Looking forward to having a good look at Auto Finesse stand this year and as I wasn't converted to them at the time , but acouple of purchases from last year have made me change to them. 

Im mainly looking for - 

Any new products 

Valet pro brushes ( how many you got in collection? ) ive brought a pack of 100 cable ties :thumb:

More towels and more towels


----------



## J77ONO (Apr 11, 2012)

Im looking at buying a rotary ,pads,polishes ect plus lots of other bits :thumb:


----------



## piston_warrior (Jul 25, 2012)

I want a DAS 6 Pro with plates, pads and polishes.


----------



## RAPTOR (Sep 26, 2009)

pd8 if possible

thomas


----------



## Short1e (Apr 5, 2009)

Some GTechniq I think


----------



## Mikej857 (Jan 17, 2012)

I'm only after another pot of supernatural hybrid


----------



## Naddy37 (Oct 27, 2005)

Short1e said:


> Some GTechniq I think


+1.....

I'm coming with 2/3 chums, who, having seen my Gtechniq coated e250, are slowly being converted....


----------



## ImDesigner (Jan 19, 2012)

I'd like some Gtechniq c2v3 and some Sonax Brilliant Shine Detailer. I'm skint for any more though.


----------



## SKY (Sep 25, 2011)

I'm after some zaino tyre shine


----------



## fisko53 (Jun 30, 2012)

A woolly mammoth and some 303 aerospace protectant and erm anything else that catches my eye ... mmmmmm just thought.... id like some of the swirl police to take home..cana cana cana awww pleeeeese ok just 1 then


----------



## typerdan (Apr 11, 2011)

im after AF tough coat and And illusion, possibly a DAS-6 pro, lake country constant pressure pads and would like to try Gtechniq C1+

Definately going to be an expensive day out!


----------



## JMorty (Apr 25, 2011)

Looking at the LHR21ES...if I can get a good deal on it.


----------



## herbiedacious (Sep 27, 2010)

G-Tech, crate of Wet Glaze,a lake full of Amigo and a barrel of Reload.


----------



## m2srt (Oct 5, 2012)

Drying towels, Serious Performance excellent mf's, FK#425 & sp Show detailer. 30 Minutes with the 'Swirl Police' would be nice too. lol


----------



## badman gee (Jun 22, 2011)

I'd like and excellent deal on a rotary polisher, flex or festool.

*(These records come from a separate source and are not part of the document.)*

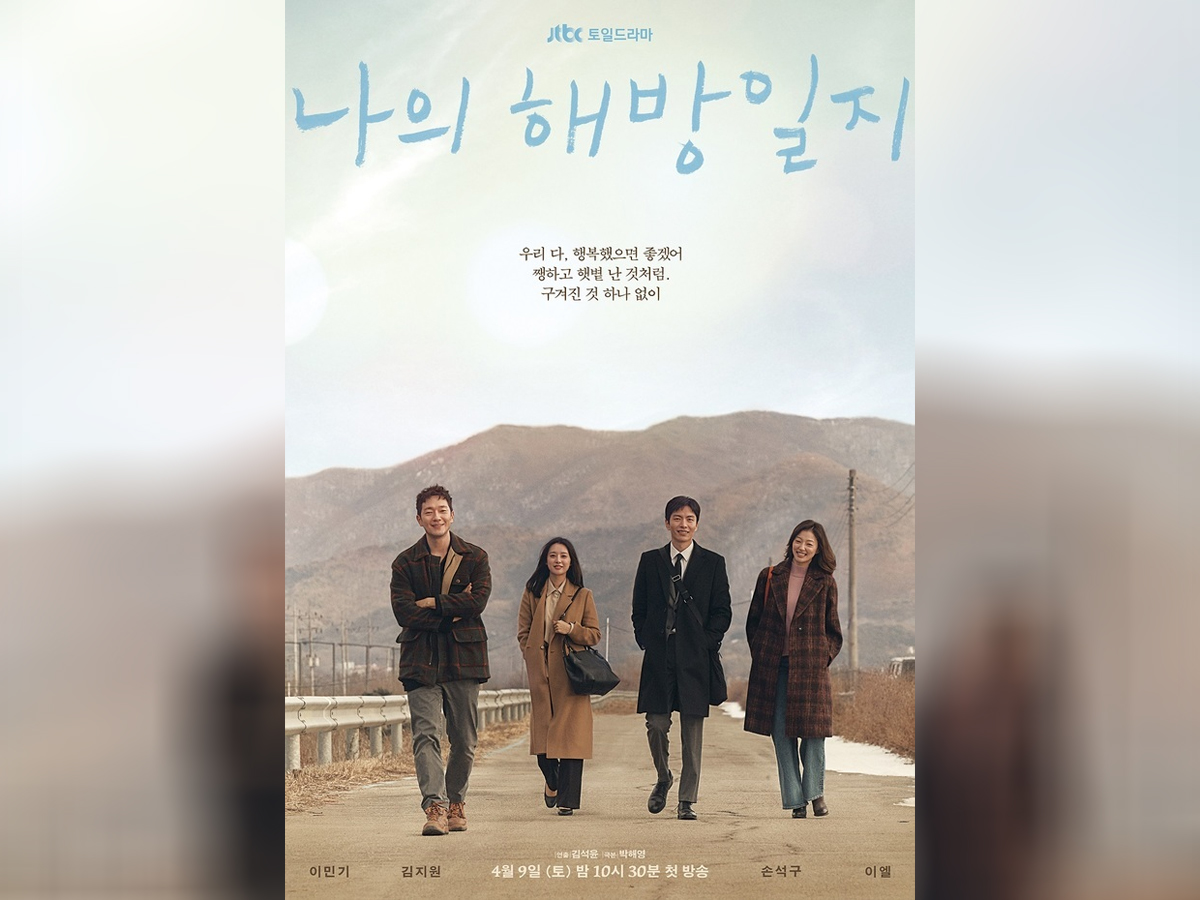 drama Korea, sinematografi drama Korea, visual drama Korea, drama Korea terbaik, drama Korea visual memukau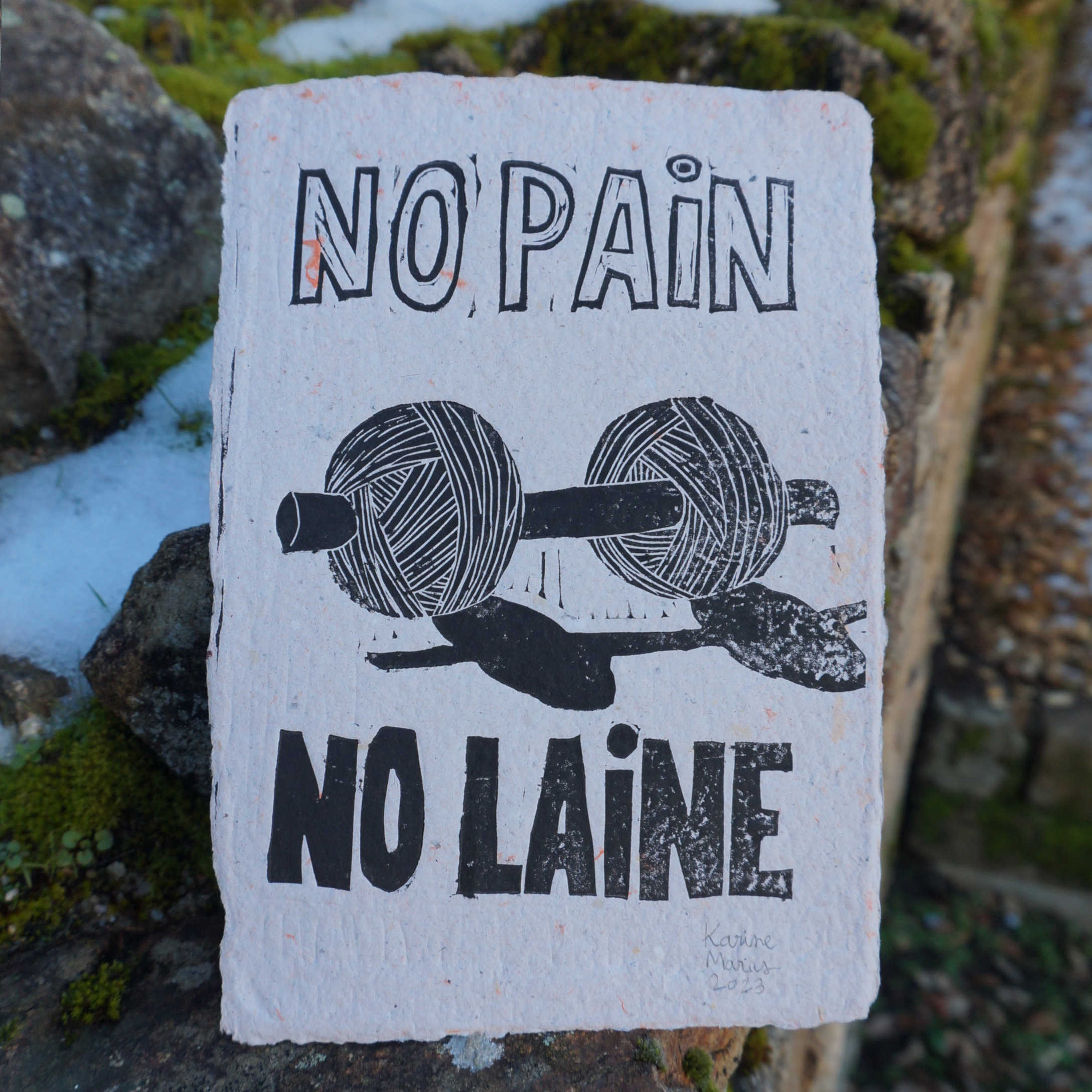 No pain no laine
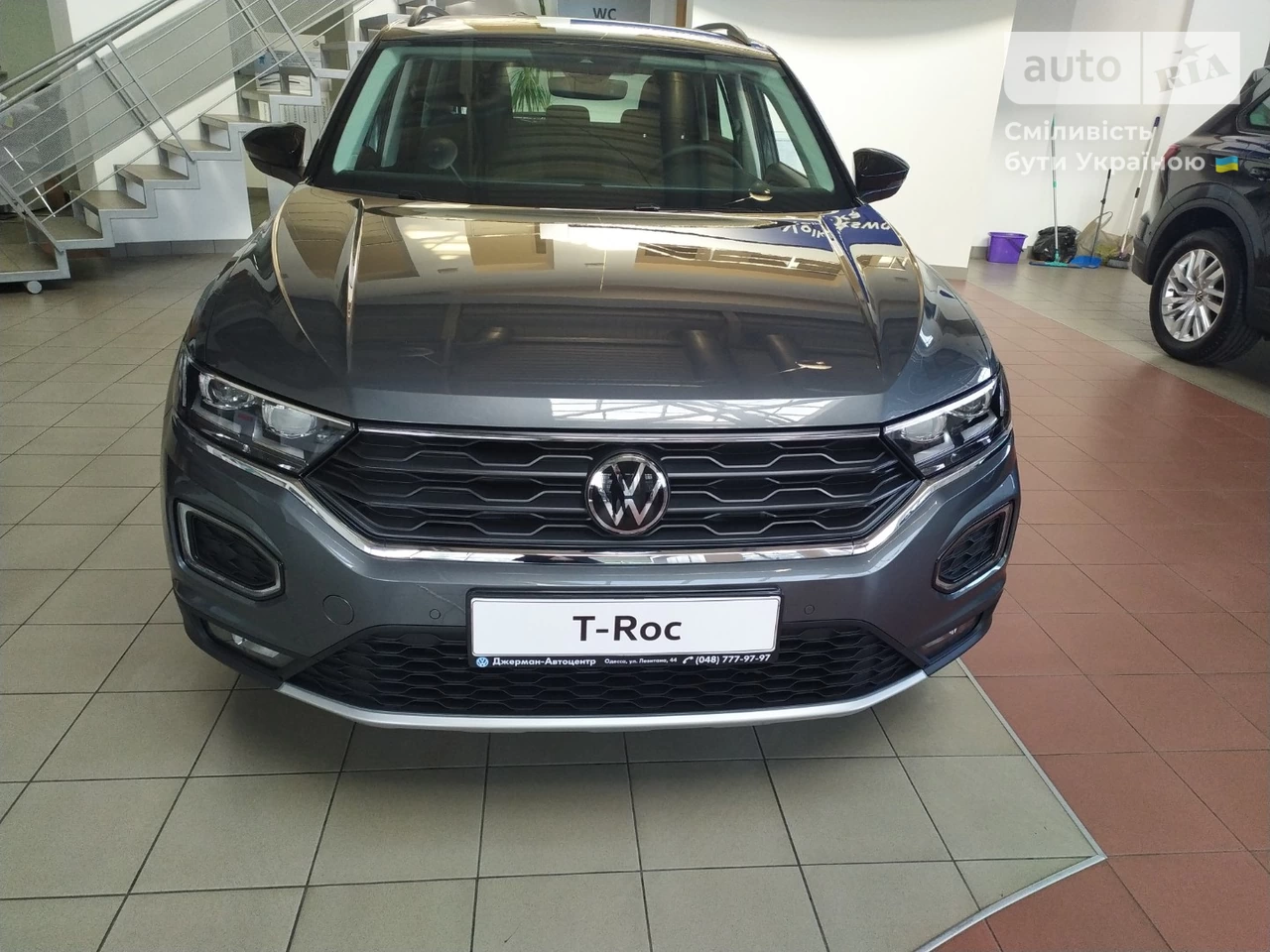 Volkswagen T-Roc Style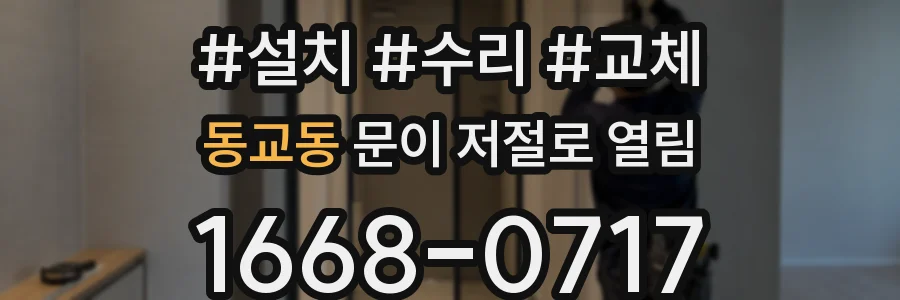 동교동 문이 저절로 열림
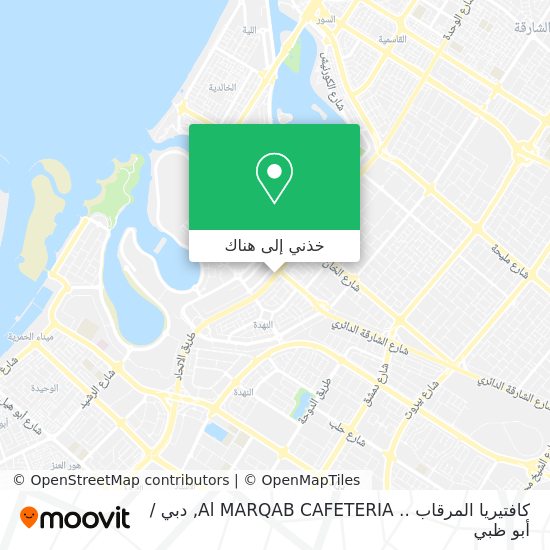 خريطة كافتيريا المرقاب .. Al MARQAB CAFETERIA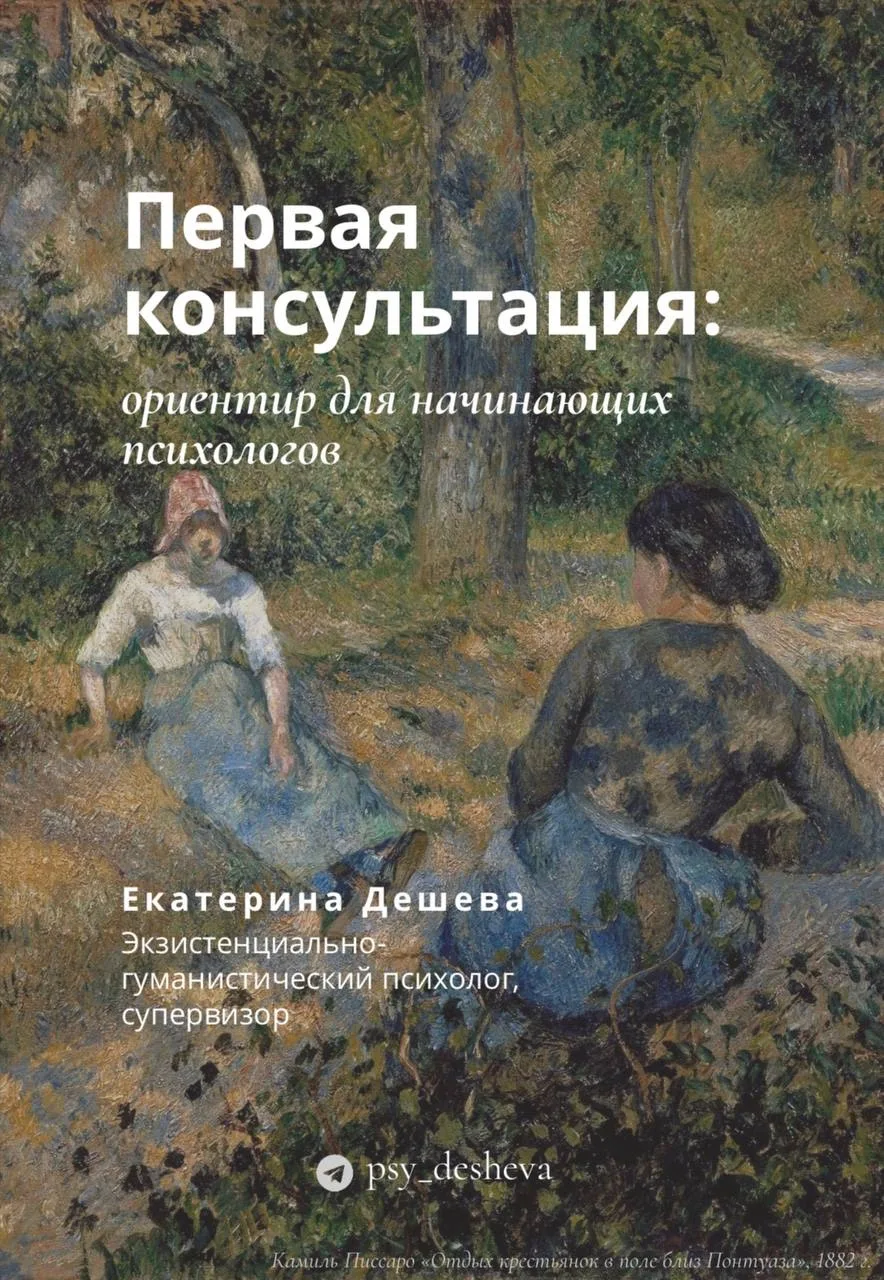 Первая консультация: ориентир для начинающих психологов — Е. Дешева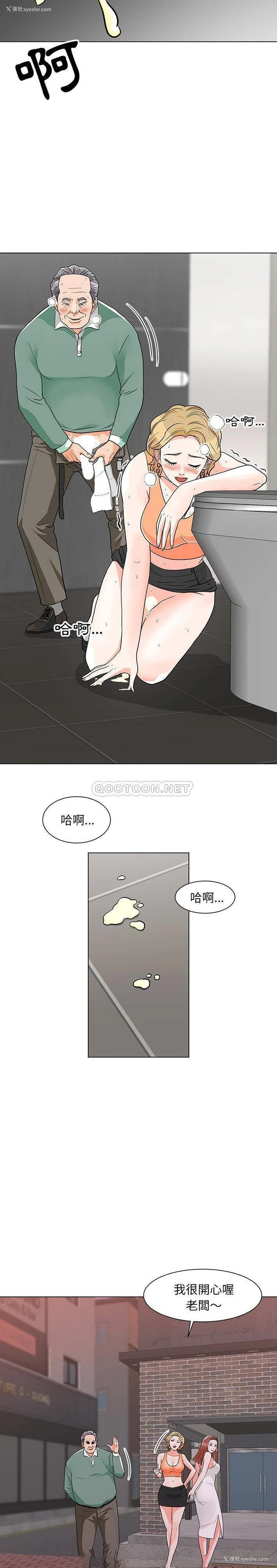 18P - 儿子的乐园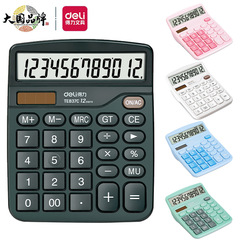 Deli calculator, solar-powered office-specific high-looking 12-digit large-screen financial student computer wholesale
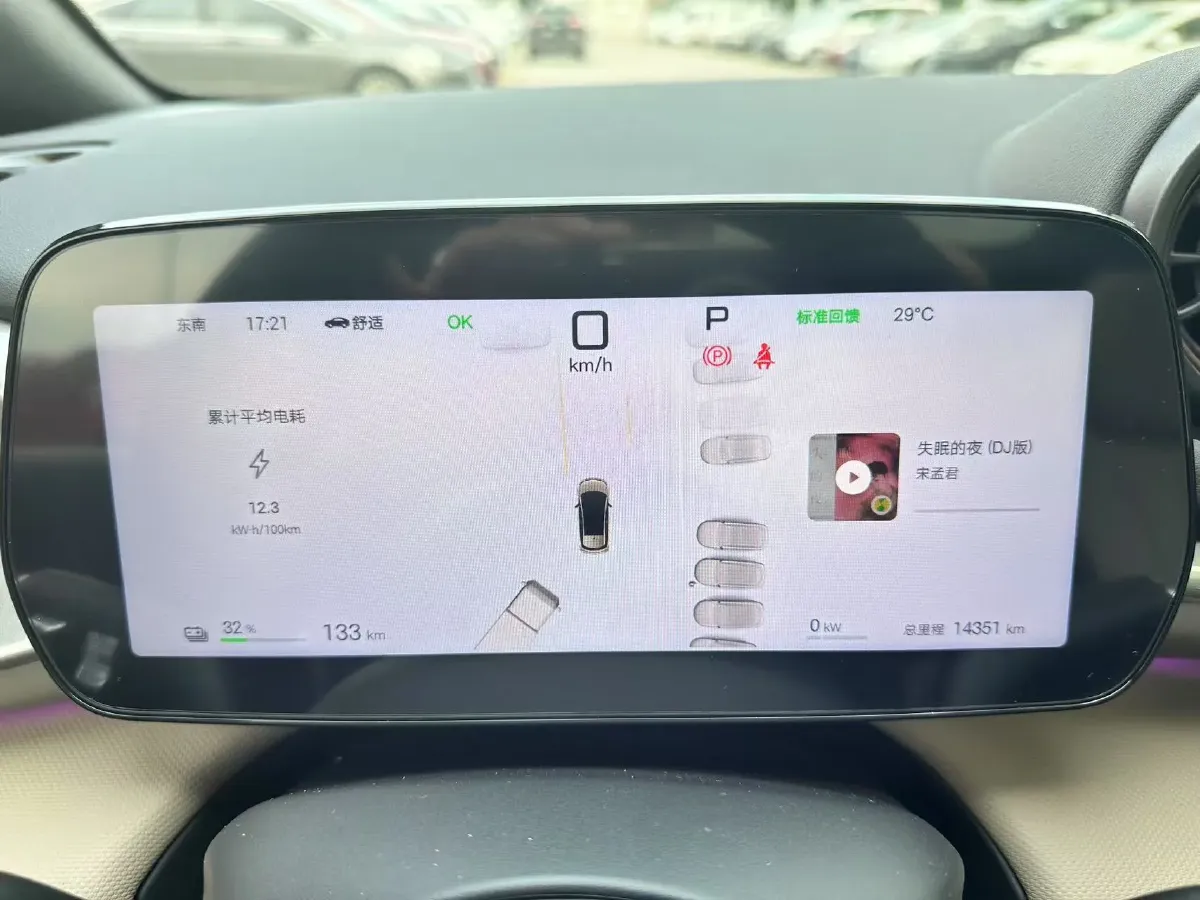 2025 BYD Dolphin BEV 45.12KWH,autocango,china used car exporter,china ev exporter,chinese used car exporter,chinese used ev exporter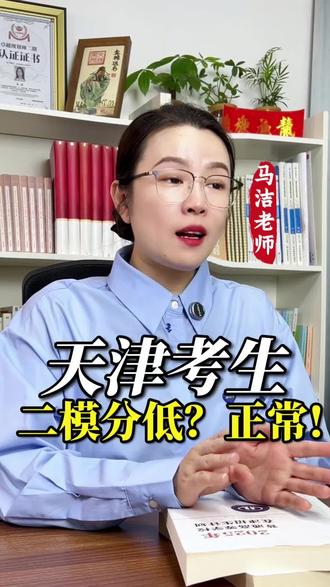 二模成绩下滑真相曝光🔥马洁老师喊话家长:现在做对这件事,孩子高考多抢20分!速看最后逆袭攻略#天津二模 #天津高考 #2026高考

Would like a demo on both. And a go!

Need to compare to the da I have.


----------



## badman gee (Jun 22, 2011)

What's the best price people have seen the festool and flex rotary for?

Just so I have a guide to go on.

Many thanks 

Mark


----------



## Horatio (Oct 30, 2011)

possibly looking to buy a paint depth gauge. any traders on here?


----------



## Junior Bear (Sep 2, 2008)

Much better prices this year, and sellers were more than happy to do deals this year round


----------